Séisme en Turquie«Ne viens pas ici quémander des voix»
En Turquie, alors que les élections sont prévues le 14 mai, le président Recep Tayyip Erdogan ne s’est pas rendu tout de suite dans une région touchée par le séisme. Les survivants sont en colère.

Mercredi, le président turc, Recep Tayyip Erdogan, s’est rendu dans la ville de Kahramanmaras. De nombreux survivants lui reprochent la lenteur de la réaction gouvernementale.
AFPTrois jours après le pire séisme à avoir frappé la Turquie depuis des décennies, Hakan Tanriverdi a un message très simple pour le président Recep Tayyip Erdogan: «Ne viens pas ici quémander des voix.» Plus de 21’000 cadavres ont été sortis des décombres en quatre jours, en comptant ceux de la Syrie voisine. La catastrophe survient à un moment décisif pour le chef de l’État turc, qui compte bien se maintenir au pouvoir.
Premier ministre de 2003 à 2014, président depuis lors, l’inamovible Erdogan a confirmé, fin janvier, la tenue, le 14 mai, d’élections présidentielle et législatives. Cette date rapprochée donne peu de temps à l’opposition pour désigner son candidat commun. La possibilité de tenir ces scrutins après pareil sinistre relève toutefois de l’hypothèse.
L’état d’urgence a été proclamé pour trois mois dans les dix provinces touchées. Les autorités estiment que 13,5 millions de Turcs ont été directement impactés par le séisme de lundi, d’une magnitude de 7,8. Les habitants continuent de rechercher des survivants sous les décombres, mais n’en retirent le plus souvent que des cadavres. Pour les rescapés, reste la rue glaciale. Ou, pour les plus chanceux, leur voiture.
Tendance inversée?
Pour le président turc, le moment semblait propice. En chute dans les sondages, l’an passé, du fait de la crise économique et une inflation à plus de 85%, il voyait sa popularité remonter peu à peu. Mais l’absence de gestion du séisme par le gouvernement, les premiers jours, risque d’inverser la tendance. «Nous sommes profondément blessés que personne ne nous ait soutenus», peste Hakan Tanriverdi.

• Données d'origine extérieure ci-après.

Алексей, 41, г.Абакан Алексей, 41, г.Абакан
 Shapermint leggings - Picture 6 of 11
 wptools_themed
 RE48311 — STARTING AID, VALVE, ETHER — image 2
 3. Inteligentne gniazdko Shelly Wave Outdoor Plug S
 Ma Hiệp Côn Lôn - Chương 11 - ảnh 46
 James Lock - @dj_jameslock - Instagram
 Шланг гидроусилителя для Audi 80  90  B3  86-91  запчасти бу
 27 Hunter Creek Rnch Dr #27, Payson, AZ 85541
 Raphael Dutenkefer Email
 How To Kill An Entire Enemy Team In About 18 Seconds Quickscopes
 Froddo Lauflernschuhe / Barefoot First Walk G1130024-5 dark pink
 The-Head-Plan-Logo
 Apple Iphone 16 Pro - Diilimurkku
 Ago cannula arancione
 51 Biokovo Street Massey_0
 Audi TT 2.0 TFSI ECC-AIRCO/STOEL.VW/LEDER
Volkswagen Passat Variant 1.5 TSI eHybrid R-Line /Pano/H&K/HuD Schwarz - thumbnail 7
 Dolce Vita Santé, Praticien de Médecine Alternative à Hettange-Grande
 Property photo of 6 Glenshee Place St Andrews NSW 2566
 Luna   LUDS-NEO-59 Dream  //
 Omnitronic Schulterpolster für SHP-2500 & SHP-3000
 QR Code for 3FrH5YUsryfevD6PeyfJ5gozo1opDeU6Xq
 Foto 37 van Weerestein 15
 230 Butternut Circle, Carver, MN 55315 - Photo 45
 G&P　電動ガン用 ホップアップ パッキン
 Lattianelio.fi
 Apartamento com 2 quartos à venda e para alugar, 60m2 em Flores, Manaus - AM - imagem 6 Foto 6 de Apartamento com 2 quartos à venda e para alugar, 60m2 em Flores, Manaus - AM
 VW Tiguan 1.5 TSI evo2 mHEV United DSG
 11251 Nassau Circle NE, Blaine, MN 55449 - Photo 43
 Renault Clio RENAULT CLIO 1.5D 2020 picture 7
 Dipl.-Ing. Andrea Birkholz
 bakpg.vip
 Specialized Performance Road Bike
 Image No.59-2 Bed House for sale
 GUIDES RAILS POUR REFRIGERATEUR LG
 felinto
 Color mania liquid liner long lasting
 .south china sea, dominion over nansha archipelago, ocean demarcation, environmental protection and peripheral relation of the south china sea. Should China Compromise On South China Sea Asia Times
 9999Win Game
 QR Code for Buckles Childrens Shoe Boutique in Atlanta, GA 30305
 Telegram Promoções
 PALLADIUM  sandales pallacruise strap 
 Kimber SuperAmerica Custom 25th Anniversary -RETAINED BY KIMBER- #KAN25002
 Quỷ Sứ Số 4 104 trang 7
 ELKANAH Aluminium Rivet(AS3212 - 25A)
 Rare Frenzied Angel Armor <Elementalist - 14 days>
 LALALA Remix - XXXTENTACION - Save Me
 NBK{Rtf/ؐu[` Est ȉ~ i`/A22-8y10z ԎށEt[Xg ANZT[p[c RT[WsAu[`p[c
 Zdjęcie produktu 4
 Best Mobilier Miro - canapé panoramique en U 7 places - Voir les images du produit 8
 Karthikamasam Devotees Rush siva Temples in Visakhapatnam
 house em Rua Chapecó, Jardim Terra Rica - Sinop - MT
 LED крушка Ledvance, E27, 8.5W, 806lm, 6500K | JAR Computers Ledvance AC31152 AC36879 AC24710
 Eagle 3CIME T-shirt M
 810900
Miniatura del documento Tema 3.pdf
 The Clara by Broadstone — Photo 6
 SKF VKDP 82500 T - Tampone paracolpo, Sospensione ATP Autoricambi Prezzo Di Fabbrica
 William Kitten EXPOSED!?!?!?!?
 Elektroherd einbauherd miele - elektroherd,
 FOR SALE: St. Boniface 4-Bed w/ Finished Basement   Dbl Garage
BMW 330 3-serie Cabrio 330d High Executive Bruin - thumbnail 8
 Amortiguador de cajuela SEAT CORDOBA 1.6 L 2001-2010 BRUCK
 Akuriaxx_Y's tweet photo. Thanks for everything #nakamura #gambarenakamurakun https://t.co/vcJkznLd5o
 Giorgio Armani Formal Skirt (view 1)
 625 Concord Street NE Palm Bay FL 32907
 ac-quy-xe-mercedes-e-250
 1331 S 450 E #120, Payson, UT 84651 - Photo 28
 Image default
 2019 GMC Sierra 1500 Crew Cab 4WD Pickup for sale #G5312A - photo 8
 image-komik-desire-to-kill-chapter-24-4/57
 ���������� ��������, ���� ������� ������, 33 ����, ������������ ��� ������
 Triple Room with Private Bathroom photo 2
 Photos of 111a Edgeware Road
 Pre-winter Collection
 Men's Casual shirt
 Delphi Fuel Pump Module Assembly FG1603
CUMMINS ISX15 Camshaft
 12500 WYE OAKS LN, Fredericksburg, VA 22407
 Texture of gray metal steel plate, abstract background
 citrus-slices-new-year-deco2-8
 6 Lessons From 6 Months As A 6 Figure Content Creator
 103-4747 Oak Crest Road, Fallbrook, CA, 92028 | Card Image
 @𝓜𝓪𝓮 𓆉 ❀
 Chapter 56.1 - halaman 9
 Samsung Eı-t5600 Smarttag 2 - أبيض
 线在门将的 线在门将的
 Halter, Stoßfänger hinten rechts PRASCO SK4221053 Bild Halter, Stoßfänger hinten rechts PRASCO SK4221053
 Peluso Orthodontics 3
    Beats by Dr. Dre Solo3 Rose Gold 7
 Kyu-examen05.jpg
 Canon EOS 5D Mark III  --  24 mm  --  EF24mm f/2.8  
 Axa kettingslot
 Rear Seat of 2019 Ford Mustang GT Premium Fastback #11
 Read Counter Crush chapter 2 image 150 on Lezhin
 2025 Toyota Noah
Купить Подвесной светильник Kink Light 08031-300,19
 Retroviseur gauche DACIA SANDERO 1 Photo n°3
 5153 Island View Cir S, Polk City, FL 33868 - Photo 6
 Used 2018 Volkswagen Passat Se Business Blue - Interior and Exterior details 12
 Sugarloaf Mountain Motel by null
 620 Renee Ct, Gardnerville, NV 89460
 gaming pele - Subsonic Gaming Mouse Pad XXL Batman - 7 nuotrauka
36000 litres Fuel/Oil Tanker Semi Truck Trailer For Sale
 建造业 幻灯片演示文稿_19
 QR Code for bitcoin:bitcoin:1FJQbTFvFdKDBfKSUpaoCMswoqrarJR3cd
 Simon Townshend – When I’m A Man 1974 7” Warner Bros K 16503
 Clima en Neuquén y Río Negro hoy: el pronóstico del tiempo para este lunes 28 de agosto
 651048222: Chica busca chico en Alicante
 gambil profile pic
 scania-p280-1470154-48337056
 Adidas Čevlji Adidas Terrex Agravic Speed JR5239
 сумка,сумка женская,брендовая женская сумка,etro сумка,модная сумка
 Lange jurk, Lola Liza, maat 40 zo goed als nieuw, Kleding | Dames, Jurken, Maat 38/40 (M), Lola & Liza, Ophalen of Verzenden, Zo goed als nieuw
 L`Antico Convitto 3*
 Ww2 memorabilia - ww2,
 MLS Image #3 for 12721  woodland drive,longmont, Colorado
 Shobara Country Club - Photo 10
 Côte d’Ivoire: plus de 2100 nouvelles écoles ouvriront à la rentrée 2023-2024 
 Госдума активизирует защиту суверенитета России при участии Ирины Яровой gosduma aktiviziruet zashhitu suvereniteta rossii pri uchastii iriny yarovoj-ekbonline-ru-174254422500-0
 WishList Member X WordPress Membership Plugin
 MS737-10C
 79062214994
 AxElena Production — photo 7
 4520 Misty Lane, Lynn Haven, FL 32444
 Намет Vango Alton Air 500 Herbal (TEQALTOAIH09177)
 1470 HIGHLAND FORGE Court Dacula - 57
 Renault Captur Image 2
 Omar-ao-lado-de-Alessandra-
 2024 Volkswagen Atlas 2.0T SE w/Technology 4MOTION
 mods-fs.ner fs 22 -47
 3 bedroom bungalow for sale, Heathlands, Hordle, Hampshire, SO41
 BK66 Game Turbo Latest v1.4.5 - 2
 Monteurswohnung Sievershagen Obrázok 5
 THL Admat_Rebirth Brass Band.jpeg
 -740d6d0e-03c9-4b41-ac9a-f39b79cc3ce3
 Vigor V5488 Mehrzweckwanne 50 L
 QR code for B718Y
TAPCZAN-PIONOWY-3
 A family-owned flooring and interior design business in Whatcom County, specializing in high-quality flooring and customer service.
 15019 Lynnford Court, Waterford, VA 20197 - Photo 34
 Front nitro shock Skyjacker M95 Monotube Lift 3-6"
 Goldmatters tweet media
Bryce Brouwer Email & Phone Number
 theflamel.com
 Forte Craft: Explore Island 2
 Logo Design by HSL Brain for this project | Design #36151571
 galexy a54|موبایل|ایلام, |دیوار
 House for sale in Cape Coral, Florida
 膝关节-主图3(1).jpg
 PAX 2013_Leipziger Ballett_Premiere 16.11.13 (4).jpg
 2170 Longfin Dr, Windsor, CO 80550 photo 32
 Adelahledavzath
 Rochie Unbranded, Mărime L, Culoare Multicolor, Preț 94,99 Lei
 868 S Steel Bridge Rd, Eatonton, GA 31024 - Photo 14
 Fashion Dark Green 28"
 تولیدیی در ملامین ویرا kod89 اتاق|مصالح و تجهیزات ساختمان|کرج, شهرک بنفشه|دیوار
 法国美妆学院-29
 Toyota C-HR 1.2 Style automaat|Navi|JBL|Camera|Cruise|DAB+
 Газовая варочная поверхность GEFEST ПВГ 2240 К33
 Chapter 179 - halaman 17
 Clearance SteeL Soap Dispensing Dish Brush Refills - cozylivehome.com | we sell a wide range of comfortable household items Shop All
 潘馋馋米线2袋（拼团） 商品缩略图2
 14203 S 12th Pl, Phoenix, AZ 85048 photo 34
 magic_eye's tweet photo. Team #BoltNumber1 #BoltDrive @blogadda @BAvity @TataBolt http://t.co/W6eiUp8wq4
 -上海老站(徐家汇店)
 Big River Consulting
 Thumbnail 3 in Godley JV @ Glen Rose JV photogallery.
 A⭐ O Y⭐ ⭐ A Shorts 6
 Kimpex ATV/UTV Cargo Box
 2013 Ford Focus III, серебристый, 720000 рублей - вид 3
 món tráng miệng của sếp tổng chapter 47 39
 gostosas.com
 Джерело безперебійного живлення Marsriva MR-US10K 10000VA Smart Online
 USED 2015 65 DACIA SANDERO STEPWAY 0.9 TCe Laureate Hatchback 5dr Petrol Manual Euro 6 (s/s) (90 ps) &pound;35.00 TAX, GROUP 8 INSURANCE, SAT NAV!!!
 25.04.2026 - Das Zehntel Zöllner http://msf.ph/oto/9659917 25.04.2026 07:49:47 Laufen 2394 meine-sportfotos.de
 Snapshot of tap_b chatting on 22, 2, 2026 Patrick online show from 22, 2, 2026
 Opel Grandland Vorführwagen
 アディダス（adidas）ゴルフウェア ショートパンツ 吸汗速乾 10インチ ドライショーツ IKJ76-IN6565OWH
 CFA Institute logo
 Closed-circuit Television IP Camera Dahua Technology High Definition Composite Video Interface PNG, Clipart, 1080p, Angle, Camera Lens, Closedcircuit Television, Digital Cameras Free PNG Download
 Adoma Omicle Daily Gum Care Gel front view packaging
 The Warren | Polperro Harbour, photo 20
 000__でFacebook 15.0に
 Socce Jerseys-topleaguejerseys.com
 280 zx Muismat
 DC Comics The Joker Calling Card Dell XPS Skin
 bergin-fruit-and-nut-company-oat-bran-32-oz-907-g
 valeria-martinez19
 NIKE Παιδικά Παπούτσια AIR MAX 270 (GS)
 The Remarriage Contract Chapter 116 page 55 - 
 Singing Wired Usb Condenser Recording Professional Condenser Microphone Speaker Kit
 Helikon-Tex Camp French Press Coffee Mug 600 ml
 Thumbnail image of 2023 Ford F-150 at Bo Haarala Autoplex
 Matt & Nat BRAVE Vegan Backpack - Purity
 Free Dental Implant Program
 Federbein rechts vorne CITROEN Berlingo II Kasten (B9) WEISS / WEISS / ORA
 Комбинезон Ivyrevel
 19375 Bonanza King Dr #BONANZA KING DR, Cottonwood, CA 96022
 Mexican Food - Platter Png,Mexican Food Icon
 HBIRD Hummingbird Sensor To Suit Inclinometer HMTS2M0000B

À Adiyaman, capitale de la province éponyme où il vit, Recep Tayyip Erdogan l’avait facilement emporté en 2018. Mais cinq ans plus tard, les habitants dénoncent la lenteur des secours et le manque d’équipement pour leur venir en aide. «Je n’ai vu personne avant 14h, le deuxième jour du séisme», soit 34 heures après la première secousse, tonne Mehmet Yildirim. «Pas d’État, pas de police, pas de soldats. Honte à vous! Vous nous avez laissés livrés à nous-mêmes.»
Le chef de l’État a reconnu, mercredi, des «lacunes» dans la réponse gouvernementale. Mais il cherche à reprendre la main. Mardi, il a participé à une réunion des secours à Ankara, avant de passer les deux jours suivants dans des zones ravagées. Sans toutefois s’arrêter à Adiyaman.
Opérations compliquées
«Pourquoi l’État ne se montre-t-il pas un jour comme celui-ci? Où sont les fondations de la République de Turquie?» vitupère Hediye Kalkan, un volontaire. «Les gens sortent les corps de leurs proches par leurs propres moyens.» L’ampleur de la catastrophe, le fait qu’elle se soit produite dans une région vaste et isolée, qui plus est durant une tempête hivernale, aurait cependant compliqué les opérations de sauvetage dans n’importe quel pays.
«J’aurais pu le sortir de là si j’avais eu une simple perceuse. Mais malheureusement, je ne pouvais rien faire à mains nues.»
Recep Tayyip Erdogan a quand même reçu un accueil plutôt chaleureux de la part de certaines victimes, lors de visites soigneusement chorégraphiées et diffusées à la télévision. Les images l’ont montré étreignant une vieille dame en pleurs sur son épaule.
Veysel Gultekin ne devrait pas réserver le même traitement à son président. L’un de ses proches avait les pieds coincés sous des décombres, raconte-t-il. «Nous avons parlé jusqu’au matin. J’aurais pu le sortir de là si j’avais eu une simple perceuse. Mais malheureusement, je ne pouvais rien faire à mains nues. À la secousse suivante, tout son corps s’est retrouvé recouvert par des gravats, et il est mort.»
«Laissés à l’agonie, dans le froid»
Jeudi, des journalistes de l’AFP ont vu davantage d’engins de levage et de secouristes – notamment apportés par des missions étrangères – autour d’immeubles en ruine. Rien qui puisse calmer Hakan Tanriverdi. «Les gens qui ne sont pas morts dans le séisme ont été laissés à l’agonie, dans le froid», s’émeut-il. «N’est-ce pas un péché, de laisser mourir les gens comme ça?»